Hamas ci prova ancora, ma è finito. Ditelo all’Albanese
Giovanni Sallusti · 29 Ottobre 2025
Cari ascoltatori, non c’era affatto bisogno di un’altra conferma, ma la cronaca di queste ore ha mostrato di nuovo qual è l’unico fattore che ha sempre impedito la pace in Medio Oriente e che rende tuttora complesso il passaggio dalla tregua, ottenuta sostanzialmente grazie all’azione di Donald Trump, a una pace stabile. Quest’unico fattore è Hamas, perché gli scontri delle scorse ore (il cessate il fuoco è già stato ripristinato), solo secondo i guru pro-pal sono da addebitare a Israele: la guru-capo, Francesca Albanese, ieri sera delirava a “Di martedì”, ovviamente senza contraddittorio, dicendo che Israele aveva ripreso l’iniziativa bellica perché mira al genocidio e a prendersi la terra, la solita teoria da ripetere a prescindere da quel che succede davvero.
E la realtà sul campo è che la tregua è stata rotta, almeno temporaneamente, da Hamas, dalle sue provocazioni. A partire da una barbarie inimmaginabile: ha consegnato i resti di un ostaggio il cui corpo in realtà era già stato restituito, violando il rispetto minimo che esiste in ogni guerra, quello nei confronti dei defunti, del dolore delle famiglie. D’altronde questo è, un movimento terroristico nazi-islamico che punta la distruzione dello Stato degli ebrei per statuto, checché ne dica l’Albanese, che lo presenta come fosse una ong arcobaleno. Non solo: Hamas ha attaccato un contingente israeliano a Rafah, nel sud della striscia, uccidendo un soldato.

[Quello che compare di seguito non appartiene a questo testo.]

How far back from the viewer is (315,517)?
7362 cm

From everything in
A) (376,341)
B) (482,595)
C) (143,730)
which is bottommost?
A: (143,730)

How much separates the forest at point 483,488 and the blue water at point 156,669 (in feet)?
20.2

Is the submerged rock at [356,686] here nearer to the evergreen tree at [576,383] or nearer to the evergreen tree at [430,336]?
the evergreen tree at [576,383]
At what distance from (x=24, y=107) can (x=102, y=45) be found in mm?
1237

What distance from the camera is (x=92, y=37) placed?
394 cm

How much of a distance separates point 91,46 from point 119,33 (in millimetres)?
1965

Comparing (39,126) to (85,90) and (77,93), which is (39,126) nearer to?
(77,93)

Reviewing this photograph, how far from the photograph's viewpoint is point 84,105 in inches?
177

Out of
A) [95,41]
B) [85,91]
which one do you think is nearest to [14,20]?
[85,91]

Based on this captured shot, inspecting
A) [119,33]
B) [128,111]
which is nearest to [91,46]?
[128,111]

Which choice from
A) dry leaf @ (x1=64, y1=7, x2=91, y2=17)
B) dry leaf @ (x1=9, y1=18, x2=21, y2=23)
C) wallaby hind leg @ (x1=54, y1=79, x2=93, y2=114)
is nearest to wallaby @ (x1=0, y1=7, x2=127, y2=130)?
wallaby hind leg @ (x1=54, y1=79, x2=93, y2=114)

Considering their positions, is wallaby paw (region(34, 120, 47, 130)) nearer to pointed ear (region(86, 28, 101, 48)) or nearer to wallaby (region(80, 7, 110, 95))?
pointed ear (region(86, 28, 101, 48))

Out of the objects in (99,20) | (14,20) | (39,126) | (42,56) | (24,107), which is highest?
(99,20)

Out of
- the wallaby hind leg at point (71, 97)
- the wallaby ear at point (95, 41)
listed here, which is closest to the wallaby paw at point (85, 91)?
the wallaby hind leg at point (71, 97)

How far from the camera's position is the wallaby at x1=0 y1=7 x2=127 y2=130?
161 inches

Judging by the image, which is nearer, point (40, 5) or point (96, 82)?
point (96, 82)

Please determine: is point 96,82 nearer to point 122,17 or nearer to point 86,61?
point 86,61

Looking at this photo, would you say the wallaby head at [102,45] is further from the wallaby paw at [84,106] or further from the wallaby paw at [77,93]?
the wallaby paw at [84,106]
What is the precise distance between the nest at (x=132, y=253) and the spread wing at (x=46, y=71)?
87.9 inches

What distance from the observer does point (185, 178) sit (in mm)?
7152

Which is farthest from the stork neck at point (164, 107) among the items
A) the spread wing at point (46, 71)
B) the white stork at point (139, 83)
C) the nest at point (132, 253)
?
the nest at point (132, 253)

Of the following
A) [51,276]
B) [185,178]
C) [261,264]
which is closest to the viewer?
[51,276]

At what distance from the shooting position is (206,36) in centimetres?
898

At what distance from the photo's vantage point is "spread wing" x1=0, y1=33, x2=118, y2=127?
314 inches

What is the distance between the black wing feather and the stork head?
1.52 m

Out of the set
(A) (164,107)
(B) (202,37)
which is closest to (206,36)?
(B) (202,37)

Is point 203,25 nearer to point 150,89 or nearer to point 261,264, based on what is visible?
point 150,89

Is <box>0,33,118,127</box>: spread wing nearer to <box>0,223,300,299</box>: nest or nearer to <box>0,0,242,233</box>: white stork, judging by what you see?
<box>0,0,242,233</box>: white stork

E Israele ha reagito, rispettando l’accordo firmato, che prevede la possibilità di rispondere a provocazioni e a una rottura della tregua.
Trump ha confermato che reagire era diritto di Israele e anche che questo accadimento non metterà a rischio il cessate il fuoco, che è una regola più solida delle singole provocazioni: “Hamas rappresenta solo una piccola parte della pace in Medio Oriente e deve comportarsi di conseguenza”, cioè il ridisegno dell’area può avvenire con il coinvolgimento di tutte le potenze sunnite del Golfo e oltre, tipo la Turchia e l’Indonesia: un’operazione epocale che ha messo al tavolo attori diversi, alcuni dei quali fino a poco tempo fa rivali. In uno scenario di cui è una piccolissima parte, dice Trump, Hamas deve capire che queste provocazioni, per quanto insopportabili, non sono in grado di scalfire ciò che è stato conquistato, perché “se dovessimo, elimineremmo Hamas molto facilmente, e sarebbe la sua fine”.
Insomma, questa mattina abbiamo chiarito due cose: la minaccia alla pace in Medio Oriente è ancora costituita da quel che resta di questa banda di terroristi nazi-islamici; ma questa banda non può dare le carte, perché alla peggio a farla finita con Hamas ci penseranno le potenze del Golfo, che hanno tutto l’interesse ad avere una parte importante nella ricostruzione di Gaza. Per cui i terroristi sono di fronte a un bivio: possono continuare su questa strada e prima o poi innescare una reazione definitiva; oppure possono adeguarsi e mettere in salvo le vite dei loro caporioni, finché sono in tempo. Di certo altro Hamas non può fare.